The pretty ballerina, yes, she was a ballerina, but I had forgotten her name, brought me packages of food every now and then. In the beginning, her eyes roamed around my flat without noticing my presence. She usually settled into the only chair and waited for me to cook something for her pulling wry faces when her soup was not thick enough or her jam was not spread on the biscuit the way she liked it. Then she decided I was more intelligent than I looked and started smiling at me; not the haughty smile that distorted her face when men gaped at her. She beamed with joy the way a woman did when she was happy and knew no one was watching.
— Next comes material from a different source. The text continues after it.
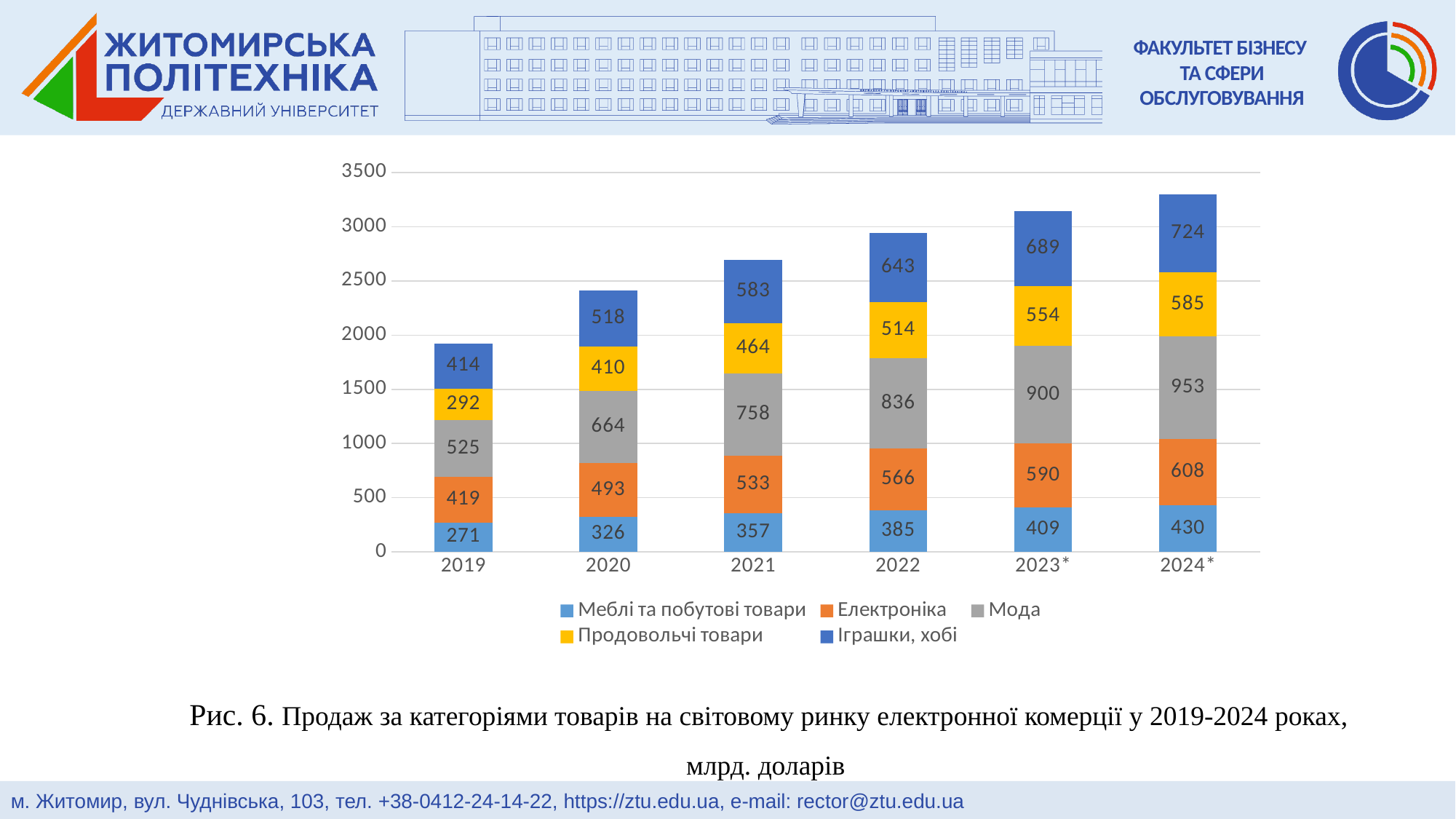
What is the value for Мода in 2021? 758 How many years are shown on the x axis? 6 In which year is the value for Іграшки, хобі the highest? 2024* What is the total of the stacked bar for 2019? 1921 What is the difference between the Мода values in 2023* and 2022? 64 Do the values for Мода rise or fall from 2019 to 2024*? Rise What kind of chart is shown on the slide? Stacked bar chart In which year is the value for Меблі та побутові товари the lowest? 2019 Which is larger in 2020: the value for Електроніка or the value for Іграшки, хобі? Іграшки, хобі How many series does the legend list? 5 What is the value for Продовольчі товари in 2019? 292 What is the value for Електроніка in 2024*? 608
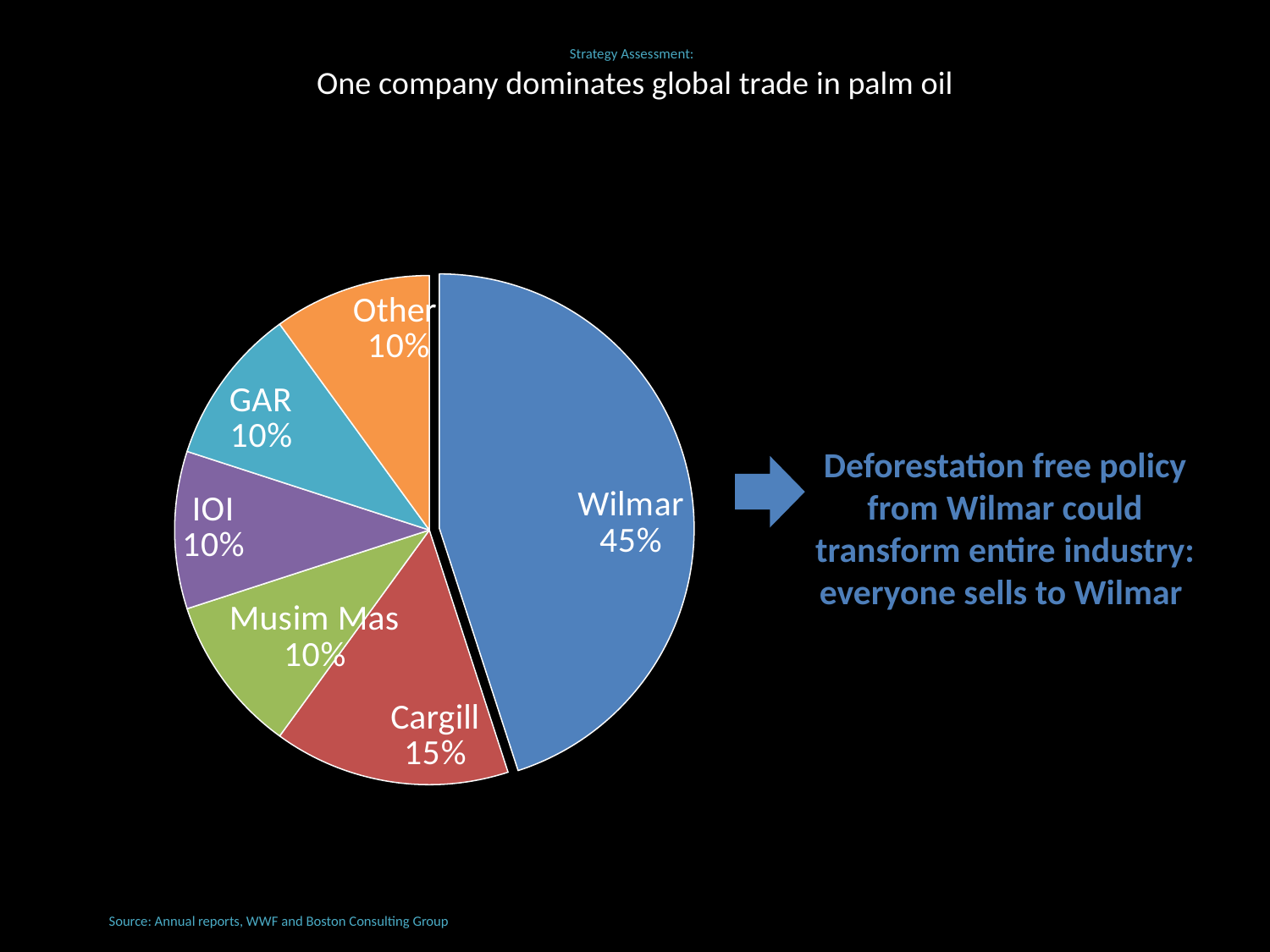
What is the value shown for IOI? 10% What is the value shown for Cargill? 15% What share of the pie does Wilmar hold? 45% How many slices does the pie chart have? 6 Which is larger, the slice for Cargill or the slice for GAR? Cargill What is the combined share of Cargill and Other? 25% What colour is the slice for Other? Orange Which slice of the pie is pulled out from the rest? Wilmar What is the difference between Wilmar's share and Cargill's share? 30% What kind of chart is shown on the slide? Pie chart Which company has the largest slice of the pie? Wilmar What is the value shown for Musim Mas? 10%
She, too, wanted to feel the baby kick inside me. One day, some years later, she brought the girl to my flat. The kid was three years old and you couldn't imagine how pretty the two of them looked: the little curly-headed princess and the big one walked in exactly the same exquisite manner, their voices trailed off in disappointment in the same way and their laughter was similar, quiet, knowing, supercilious. They took me to the same sandwich bar. Men and women stared at the ballerina and the little girl and I was aware she was not my daughter. I thought fretfully, 'She could have inherited at least the color of my eyes... her lips look like mine. There she is, the beautiful blonde-haired fairy that doesn't even know me.'

I was thirty-four and after about a month I was going to have another baby. I had to do gymnastics from time to time, go for leisurely walks and eat a lot of fruits and vegetables. Anastasia would get the baby right from the clinic. She had a weak heart and I was not sure if she could take care of it but she told me that she might hire a nurse.

I liked her husband Meto.

He was the only man who had asked what my name was. Then he had looked at me, his gray eyes sad and warm, and had blurted out, "It must be very hard for you."After that he asked, "Is your heart strong enough for another childbirth?"

"Yes, it is,"I answered.

I had been thinking what I should do. It would be better if I gave them back their money and took the baby. After all I'd be its mother. I'd give Anastasia the money without looking her in the eye. I knew she'd blanch and slump down into the chair. I wouldn't look at her. I'd give the money back to her and I'd leave the flat she had rented for me. I wouldn't look her in the eye.

I... I couldn't do that. I'd give them back their money.

Then I'd go away and the three of them would remain - Meto, the baby, and Anastasia.